Tag: Lucas Kaufmann

The study of functional equations is at the origin of the early developments of the iteration theory of polynomials and rational functions, carried out by Fatou, Julia, Ritt and others. Among these equations, the commutation relation f g = g f is particularly interesting. In this talk I will discuss the following problem: can we classify commuting pairs of holomorphic endomorphisms of the complex projective space?

We will see that the relation f g = g f gives rise to special symmetries of several dynamical objects attached to these maps, such as their invariant currents and measures, their Julia sets and so on. This rigidity allows us to understand the structure of these maps and even give a full description in low dimensions.

The field of complex dynamics deals with the study of the iteration of a map from a complex manifold to itself.

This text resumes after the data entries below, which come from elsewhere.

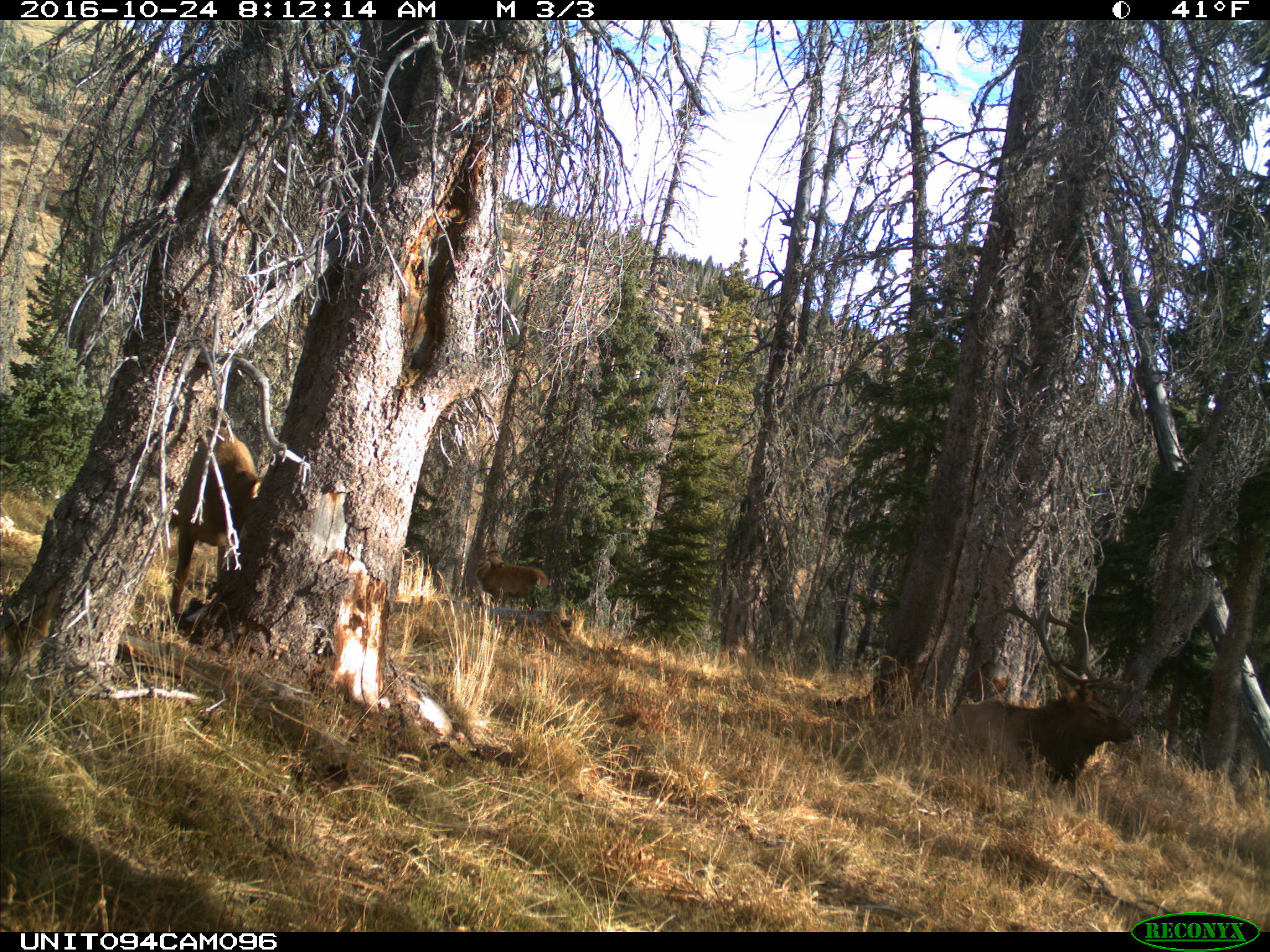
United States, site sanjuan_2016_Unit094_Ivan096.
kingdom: Animalia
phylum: Chordata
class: Mammalia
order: Artiodactyla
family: Cervidae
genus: Cervus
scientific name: Cervus elaphus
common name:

The one dimensional theory is more than one-hundred years old and is now very well developed.

Due to the fundamental differences between complex analysis in one and higher dimensions, the study of higher dimensional dynamical systems is much more recent and is still an active research domain, with interesting connections to complex geometry, algebraic geometry, number theory, mathematical physics etc.

The aim of this talk is to survey standard results on the dynamics of self-maps in complex manifolds. I will focus on the case of endomorphisms of the complex projective space and use it to illustrate how the tools of pluripotential theory and the theory of currents are crucial in their study.

In particular, I aim to talk about Green currents and measures, equidistribution theorems and, if time permits, relations with the intersection theory of currents.